House of God or House of David: The Rhetoric of 2 Samuel 7 (JSOTSS 164)

Written by Lyle Eslinger Reviewed By P.E. Satterthwaite

One of the more obvious tensions in the books of Samuel and Kings concerns the royal line of David. In 2 Samuel 7 God gives David a promise, seemingly unconditional, that ‘your house and your kingdom shall be sure for ever before me’ (v. 16). However, later developments progressively call in question God’s commitment to David’s line: restatements of the promise in which conditions are attached (1 Ki. 2:2–4; 9:4–5); the split into Northern and Southern Kingdoms after Solomon’s death; and the final catastrophes of the Assyrian and Babylonian exiles.

One strand in contemporary biblical scholarship essentially dissolves the tension by ascribing unconditional and conditional views of the Davidic covenant to different editorial layers in Samuel and Kings. Eslinger’s study of 2 Samuel 7 follows a different tack altogether: God never made an unconditional promise to David. Previous scholarship, he argues, has largely ignored the rhetorical texture of 2 Samuel 7. First and foremost, the chapter is an extended dialogue, an exchange of viewpoints: David proposes building a temple for God, hoping to secure his descendants’ future (v. 2); God rejects the proposal and instead makes a promise to David which appears to give him all the security he wanted but is really as rigidly conditional on human obedience as the Sinai covenant (vv. 5–16); David’s response (vv. 18–29) attempts to reinterpret God’s words in his favour, as a promise with eternal validity (unconditional, therefore), but he succeeds in deceiving only himself. There are parallels, Eslinger argues, between this chapter and 1 Samuel 8, where the Israelites first request a king: both passages describe an attempt to seek protection from the terms of the Sinai covenant, and in both passages God seems to give in, but in fact concedes only what he intended all along.

Eslinger mounts an intricate case, based on a close reading of 2 Samuel 7. He finds a pervasive slipperiness in God’s and David’s words, reflecting the basically deceptive intent of both parties: God seems to offer David much more than he in fact does; David appears to accept God’s terms, but then attempts to persuade God that he has committed himself further than he in fact has. Both God’s and David’s words (which Eslinger analyses by means of numerous diagrams) prove, on closer examination, to be honeycombed with devious redefinitions and qualifications, saying one thing and intending another. Neither God nor David emerges in a flattering light from this study: God blends authoritarian pronouncements with deceit; David is self-seeking and fawning.

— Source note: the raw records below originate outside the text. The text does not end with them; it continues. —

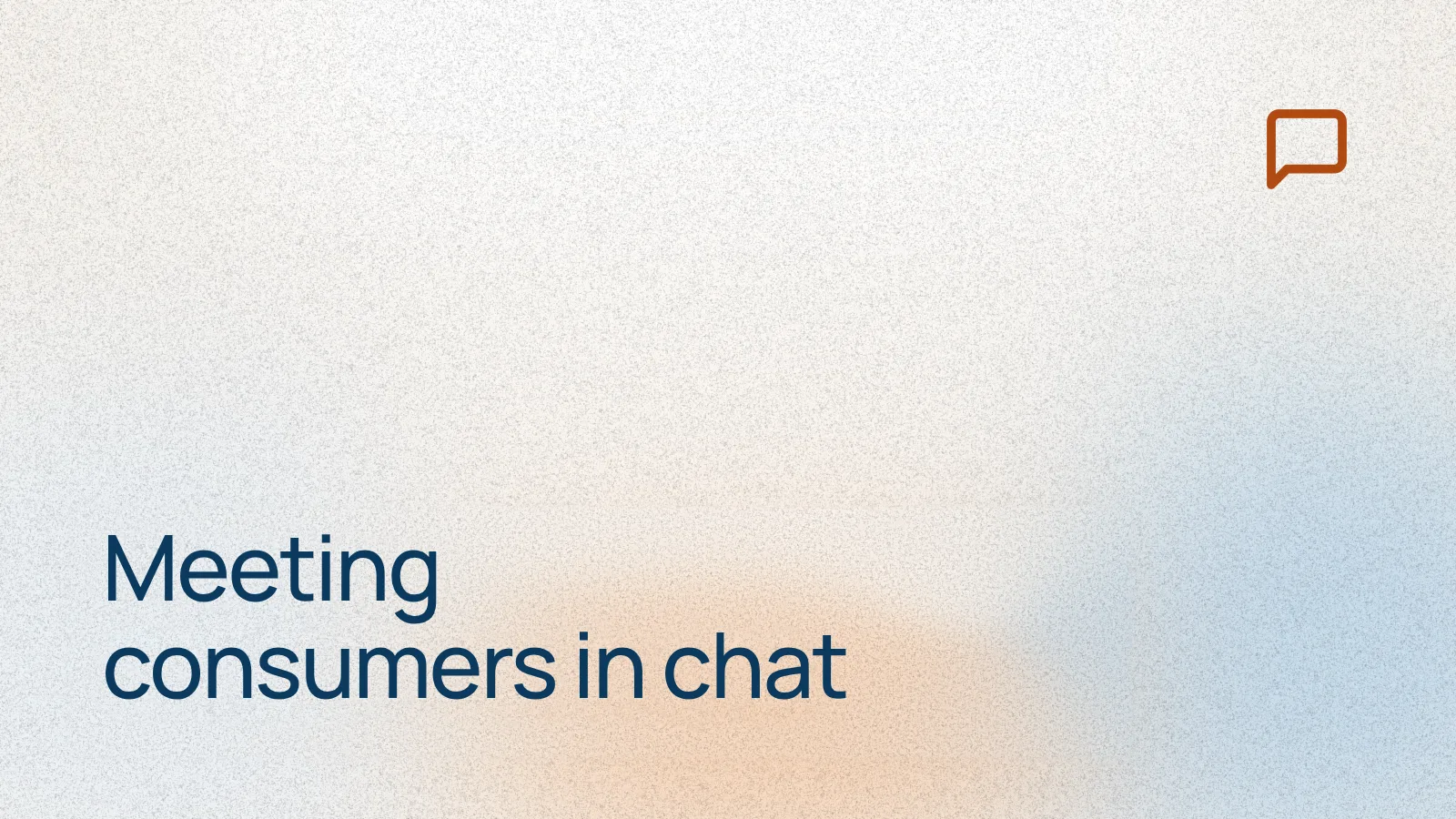 Meeting consumers in chat
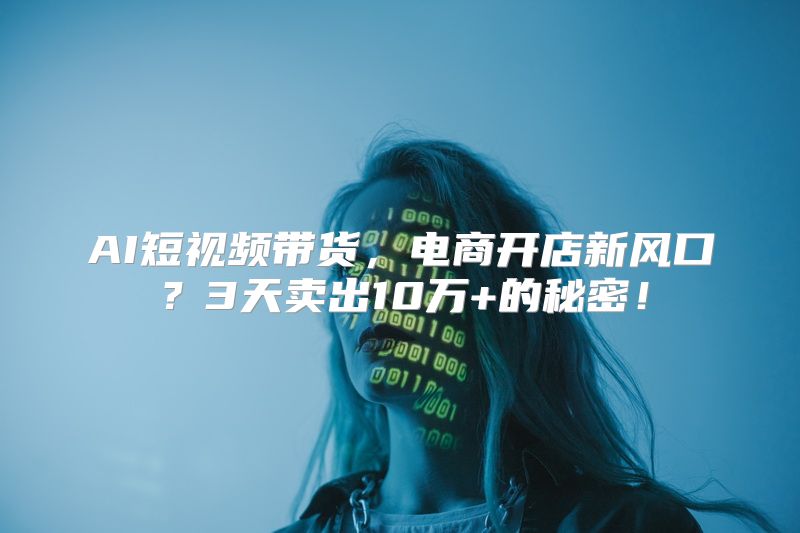 AI短视频带货，电商开店新风口？3天卖出10万+的秘密！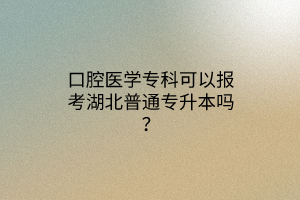 口腔医学专科可以报考湖北普通专升本吗？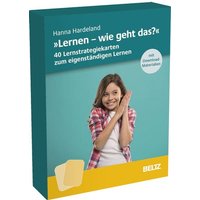 »Lernen, wie geht das?« – 40 Lernstrategiekarten zum eigenständigen Lernen von Julius Beltz GmbH & Co. KG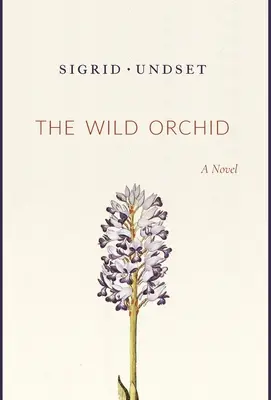 La orquídea salvaje - The Wild Orchid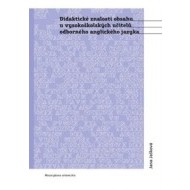 Didaktické znalosti obsahu vysokoškolských učitelů odborného anglického jazyka - cena, porovnanie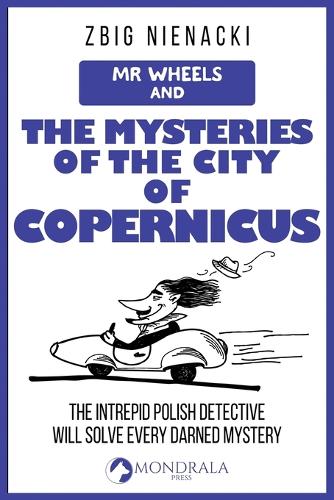 Mr. Wheels and the Mysteries of the City of Copernicus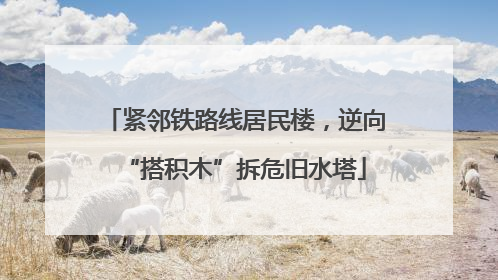 紧邻铁路线居民楼，逆向“搭积木”拆危旧水塔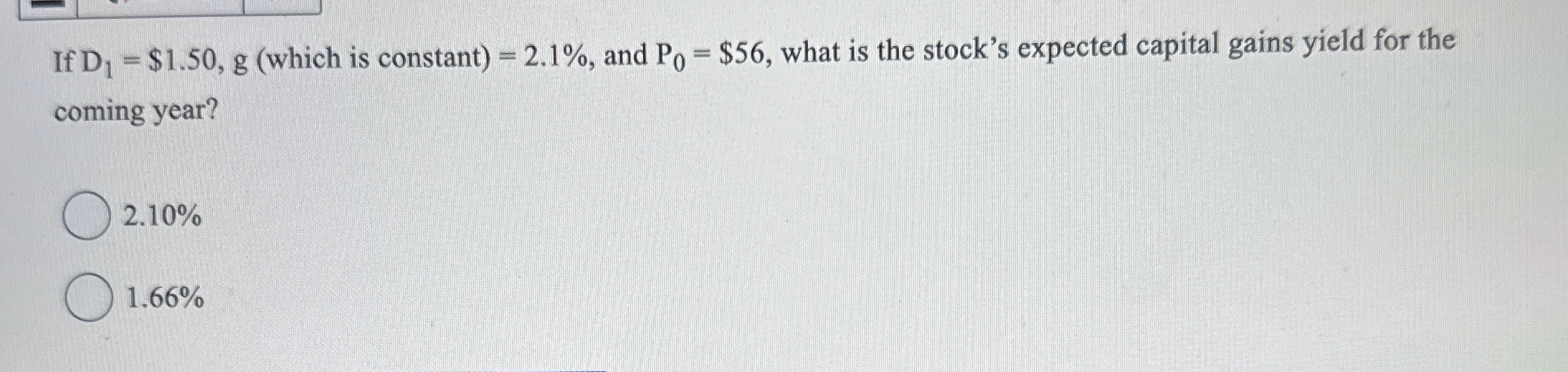  If D1=$1.50,g(which is constant)=2.1%, and P0=$56, what is the stock's expected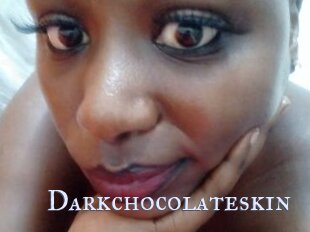 Darkchocolateskin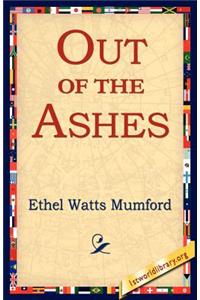 Out of the Ashes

This book evoked a mixed response in me. Eslinger is good on the question of synchronic versus diachronic readings: an unusual feature of the book is that it includes an exchange of views on this point between Eslinger and A. Campbell. He is also right to point to echoes of the Sinai traditions in 2 Samuel 7: perhaps previous approaches which spoke of a Davidic covenant standing over against the Sinaitic covenant were misguided. But the detailed argumentation underlying Eslinger’s characterization of God and David in 2 Samuel 7 generally left me unconvinced. Reviewing the chapter, I do not find intent to deceive in either party: David makes a proposal; God responds, replacing David’s proposal with his own; David responds with thanks, nowhere going beyond what God has himself said. In general, rather than seeing 2 Samuel 7 as a rerun of 1 Samuel 8, I find considerable contrasts between the two episodes: the tone of 2 Samuel 7 and the preceding chapters seems to me more optimistic than 1 Samuel 8; and 2 Samuel 7:15 explicitly contrasts Saul’s fate and that of David’s descendants, a point Eslinger attempts to minimize (pp. 59–63), but in my view unsuccessfully.

In short, a skilful presentation of an implausible case.